Soluble B7-H1: Differences in production between dendritic cells and T cells

Tumor cells aberrantly express several T cell inhibitory molecules including members of the B7-H co-regulatory family. Presumably tumor-expressed B7-H1 and B7-H3 confer resistance to elimination by the immune system. In addition, elevated levels of soluble B7-H1 (sB7-H1) has been identified in the sera of cancer patients, including renal carcinoma patients and is associated with increased cancer related death. Here we report that sB7-H1 is produced and released by activated mature dendritic cells (mDC). Immature DC, macrophages, monocytes, or T cells are refractory to releasing sB7-H1. Exposure of CD4+ and CD8+ T cells to mDC-derived sB7-H1 molecules induced apoptosis. These data suggest that the immunobiology of B7-H1 is perhaps more complex than previously thought. sB7-H1 molecules may represent an unanticipated contributing factor to immune homeostasis. That both immune and tumor cells can be sources of sB7-H1 suggests that optimization of co-regulatory blockade immunotherapy for solid malignancies of necessity will require impact of targeting tumor and immune-derived B7-H1 molecules.

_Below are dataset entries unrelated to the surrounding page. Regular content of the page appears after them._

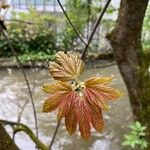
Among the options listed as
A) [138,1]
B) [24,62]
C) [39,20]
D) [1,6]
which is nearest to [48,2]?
[39,20]

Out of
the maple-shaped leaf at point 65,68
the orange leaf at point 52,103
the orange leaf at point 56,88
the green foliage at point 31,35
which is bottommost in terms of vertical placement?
the green foliage at point 31,35

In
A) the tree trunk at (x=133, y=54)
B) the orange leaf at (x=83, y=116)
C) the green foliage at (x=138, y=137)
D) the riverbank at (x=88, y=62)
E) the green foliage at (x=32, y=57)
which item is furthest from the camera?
the green foliage at (x=32, y=57)

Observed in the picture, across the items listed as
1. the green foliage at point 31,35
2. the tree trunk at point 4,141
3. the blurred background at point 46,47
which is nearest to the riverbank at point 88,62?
the blurred background at point 46,47

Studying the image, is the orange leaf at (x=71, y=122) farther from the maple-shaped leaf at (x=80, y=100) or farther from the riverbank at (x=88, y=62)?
the riverbank at (x=88, y=62)

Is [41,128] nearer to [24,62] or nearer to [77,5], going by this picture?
[24,62]

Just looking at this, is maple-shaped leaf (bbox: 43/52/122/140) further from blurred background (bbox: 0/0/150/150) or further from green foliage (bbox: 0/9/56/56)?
green foliage (bbox: 0/9/56/56)

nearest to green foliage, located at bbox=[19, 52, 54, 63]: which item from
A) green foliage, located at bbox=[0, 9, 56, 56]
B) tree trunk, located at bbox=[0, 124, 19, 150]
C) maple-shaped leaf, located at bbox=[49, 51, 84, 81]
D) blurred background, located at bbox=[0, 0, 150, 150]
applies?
blurred background, located at bbox=[0, 0, 150, 150]

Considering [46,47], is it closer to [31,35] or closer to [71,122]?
[31,35]

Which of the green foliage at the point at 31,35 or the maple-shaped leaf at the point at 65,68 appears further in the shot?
the green foliage at the point at 31,35
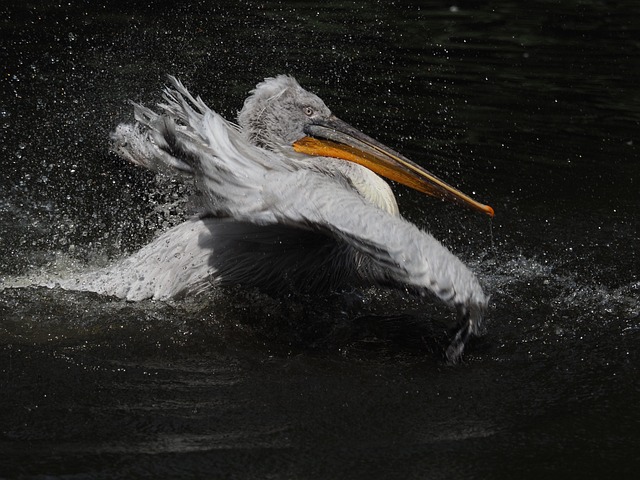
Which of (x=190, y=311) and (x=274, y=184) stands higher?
(x=274, y=184)

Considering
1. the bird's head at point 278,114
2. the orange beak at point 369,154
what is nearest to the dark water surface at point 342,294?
the orange beak at point 369,154

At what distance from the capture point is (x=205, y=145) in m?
3.44

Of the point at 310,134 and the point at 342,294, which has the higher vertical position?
the point at 310,134

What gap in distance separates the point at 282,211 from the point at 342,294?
771mm

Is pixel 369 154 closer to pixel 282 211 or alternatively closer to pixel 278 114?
pixel 278 114

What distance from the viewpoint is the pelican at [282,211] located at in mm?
3229

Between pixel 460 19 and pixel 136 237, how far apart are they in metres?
5.05

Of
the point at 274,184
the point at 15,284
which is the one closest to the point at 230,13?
the point at 15,284

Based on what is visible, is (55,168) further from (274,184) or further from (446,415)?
(446,415)

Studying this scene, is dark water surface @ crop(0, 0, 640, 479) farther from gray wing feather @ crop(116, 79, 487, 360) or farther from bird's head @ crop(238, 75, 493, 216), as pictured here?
bird's head @ crop(238, 75, 493, 216)

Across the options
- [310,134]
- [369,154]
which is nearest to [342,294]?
[369,154]

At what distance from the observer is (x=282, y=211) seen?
3.27 meters

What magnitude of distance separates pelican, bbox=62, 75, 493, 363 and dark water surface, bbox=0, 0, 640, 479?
0.44 feet

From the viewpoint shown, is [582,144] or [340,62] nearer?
[582,144]
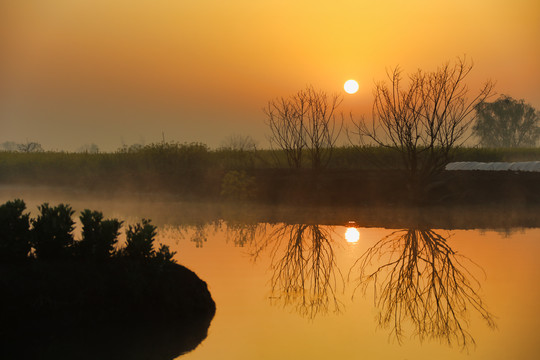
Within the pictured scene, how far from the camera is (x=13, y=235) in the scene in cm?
946

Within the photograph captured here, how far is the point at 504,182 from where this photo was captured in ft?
89.0

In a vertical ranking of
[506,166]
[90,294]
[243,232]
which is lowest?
[90,294]

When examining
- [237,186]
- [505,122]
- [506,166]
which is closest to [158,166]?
[237,186]

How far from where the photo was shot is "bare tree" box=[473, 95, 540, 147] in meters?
87.4

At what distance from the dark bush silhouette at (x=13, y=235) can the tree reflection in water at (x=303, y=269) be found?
12.7 feet

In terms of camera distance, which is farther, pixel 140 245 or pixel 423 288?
pixel 423 288

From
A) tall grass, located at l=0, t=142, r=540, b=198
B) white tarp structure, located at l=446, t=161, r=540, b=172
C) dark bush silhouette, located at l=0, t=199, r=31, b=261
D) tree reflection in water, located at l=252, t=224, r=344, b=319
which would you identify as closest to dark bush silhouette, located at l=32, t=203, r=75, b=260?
dark bush silhouette, located at l=0, t=199, r=31, b=261

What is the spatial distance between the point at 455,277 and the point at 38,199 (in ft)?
77.2

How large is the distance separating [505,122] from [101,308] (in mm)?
86578

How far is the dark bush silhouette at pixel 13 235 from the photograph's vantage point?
30.8ft

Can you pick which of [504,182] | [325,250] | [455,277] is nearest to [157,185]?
[504,182]

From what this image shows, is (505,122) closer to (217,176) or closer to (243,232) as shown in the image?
(217,176)

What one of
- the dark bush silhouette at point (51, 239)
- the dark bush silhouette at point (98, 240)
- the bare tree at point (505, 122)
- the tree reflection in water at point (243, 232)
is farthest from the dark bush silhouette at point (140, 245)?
the bare tree at point (505, 122)

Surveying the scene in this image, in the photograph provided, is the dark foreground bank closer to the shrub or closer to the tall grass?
the shrub
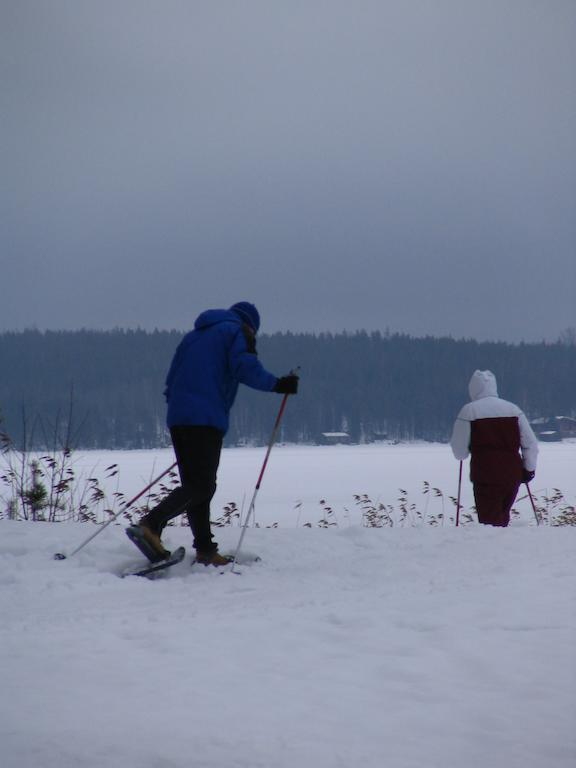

► Soluble B7-H1 (sB7-H1) is released by activated mature dendritic cells (mean sB7-H1 270 pg/day × mL × 106 cells). ► Activated T cells release trace amounts of sB7-H1 (mean sB7-H1 <14 pg/day × mL × 106 cells) under optimal activation conditions. ► Dendritic cell-derived sB7-H1 induces apoptosis in T cells. ► Immune cell-derived sB7-H1 may mediate yet to described immune regulatory effects. ► B7-H1 blockade therapy may be impacted by immune-derived sB7-H1.